David Letterman recently shared with New York magazine that his greatest achievement was creating jobs.
It brought the former late-night host great pride to employ others. In fact, during his 35 years as host of NBC's "The David Letterman Show" from 1980 to 1993 and CBS' "The Late Show on CBS" from 1993 to 2015, he provided steady work to hundreds of people.
One of those employees was Kathy Mavrikakis, who started working for Letterman as an intern and worked her way up to supervising producer. She later held a corporate finance role with Worldwide Pants.
Mavrikakis spoke to CNBC about the three things that made Letterman a good boss. His strengths can teach managers everywhere how to be smart and kind leaders:
Support professional development
Letterman's team supported professional development. "I was always being promoted," says Mavrikakis.
Proactive professional development strategies can benefit any team.
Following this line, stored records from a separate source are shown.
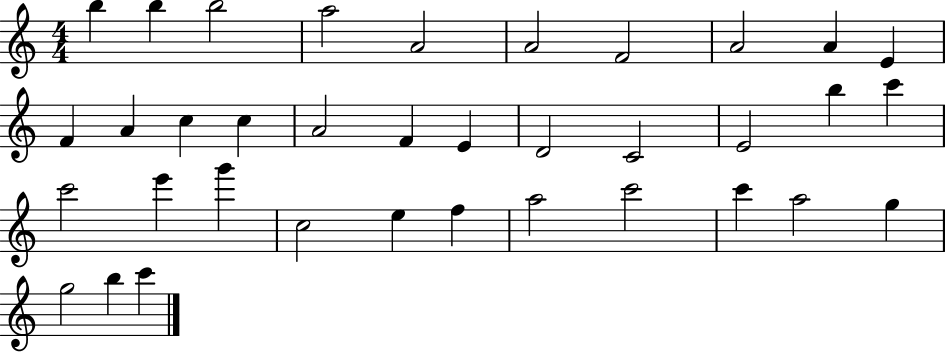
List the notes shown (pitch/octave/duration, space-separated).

B5/q B5/q B5/h A5/h A4/h A4/h F4/h A4/h A4/q E4/q F4/q A4/q C5/q C5/q A4/h F4/q E4/q D4/h C4/h E4/h B5/q C6/q C6/h E6/q G6/q C5/h E5/q F5/q A5/h C6/h C6/q A5/h G5/q G5/h B5/q C6/q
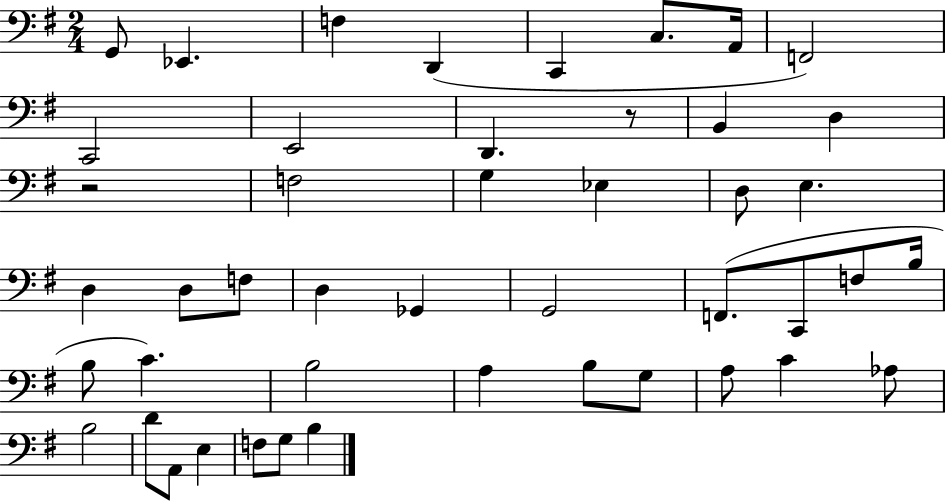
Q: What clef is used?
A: bass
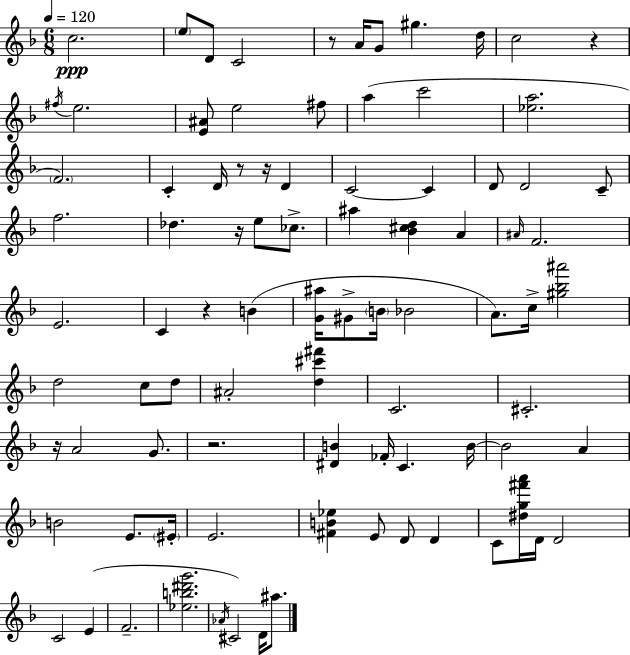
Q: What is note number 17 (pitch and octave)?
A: C4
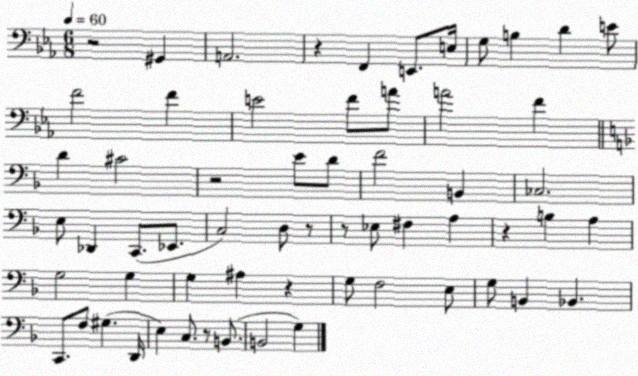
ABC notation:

X:1
T:Untitled
M:6/8
L:1/4
K:Eb
z2 ^G,, A,,2 z F,, E,,/2 E,/4 G,/2 B, D E/2 F2 F E2 F/2 A/2 A2 F D ^C2 z2 E/2 D/2 F2 B,, _C,2 E,/2 _D,, C,,/2 _E,,/2 C,2 D,/2 z/2 z/2 _E,/2 ^F, A, z B, A, G,2 G, G, ^A, z G,/2 F,2 E,/2 G,/2 B,, _B,, C,,/2 F,/2 ^G, D,,/4 E, C,/2 z/2 B,,/2 B,,2 G,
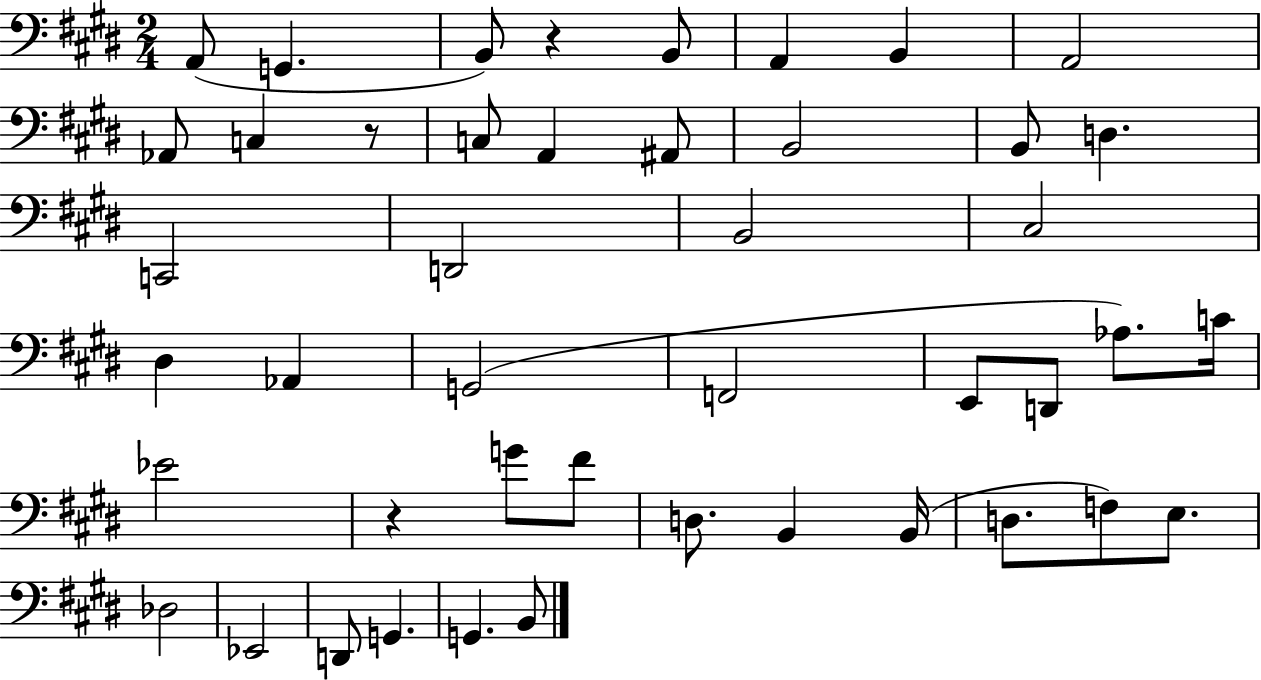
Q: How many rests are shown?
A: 3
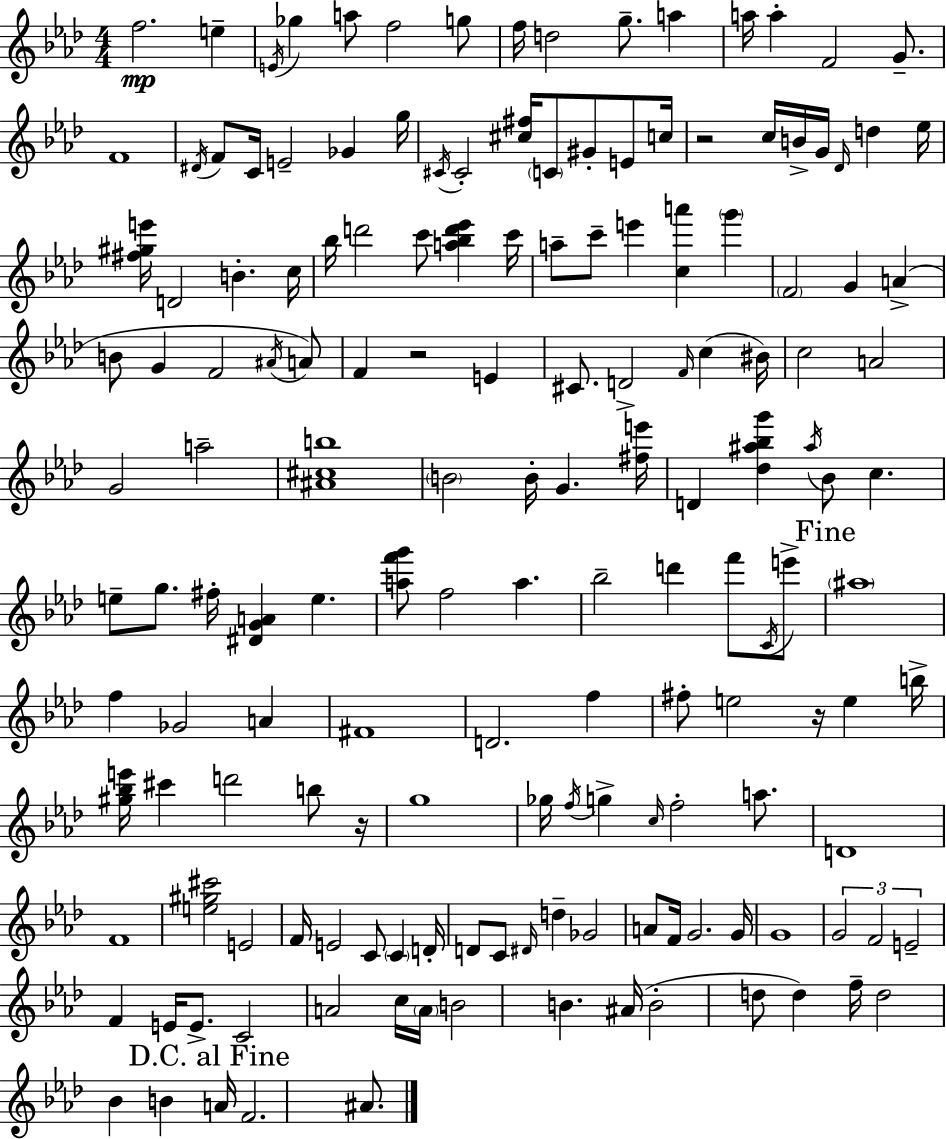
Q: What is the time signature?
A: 4/4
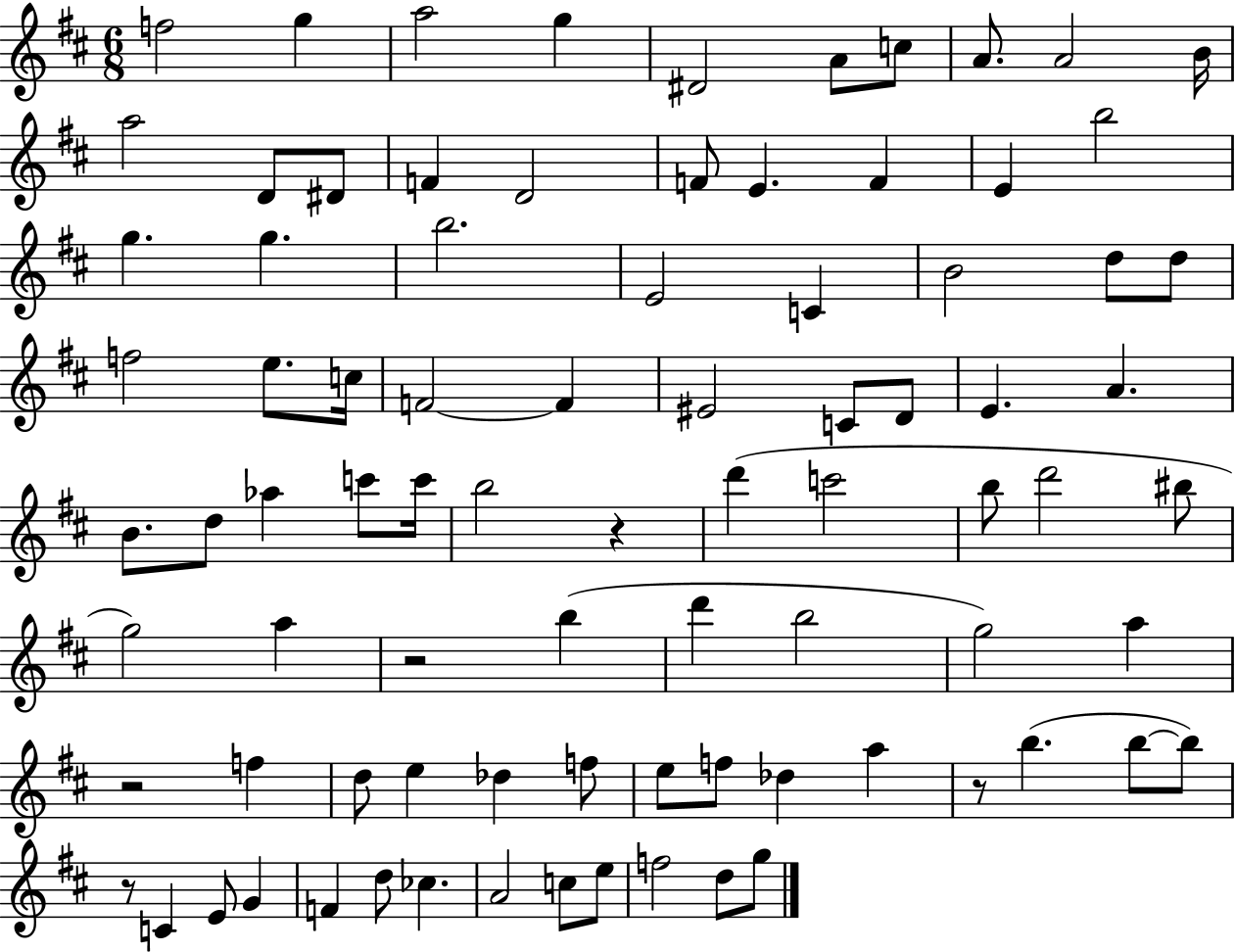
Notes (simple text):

Failing to develop employee skills wastes valuable talent, and providing strong opportunities for growth is known to increase employee retention.
Letterman created an environment that allowed flexibility and supported families.
"Vacation time was amazing," Mavrikakis emphasizes. "Plus, Worldwide Pants was very open to families and when you needed to spend time with your family for whatever reason, you could."
Generous vacation benefits and flexible work hours are actually good for business. Such policies are known to improve workplace morale and increase productivity, particularly since most American employees do not use all of their paid time off.
Letterman supported his employees by showing loyalty during times of negotiation.
Mavrikakis recalls Letterman supporting union members during the technical strikes of the 1980s and the Writer's Guild strike of 2007. According to Mavrikakis, he also supported his staff during his periodic contract negotiations, advocating for raises and health insurance benefits for them.
Indeed, "that's how Worldwide Pants started," she explains. "Dave created a company to pay our health benefits."
Actively showing support for your employees is the sign of an engaged boss and a type of leadership that engenders higher workplace satisfaction and higher employee retention.
Promoting professional development, providing flexibility and demonstrating thoughtful loyalty can help bosses everywhere build happier, stronger and more productive teams. They're practices that shaped Letterman's legacy as a great boss.
The famously self-critical comedian admitted to New York magazine that he felt these contributions were satisfactory, conceding, "Yeah, by God, that's good enough."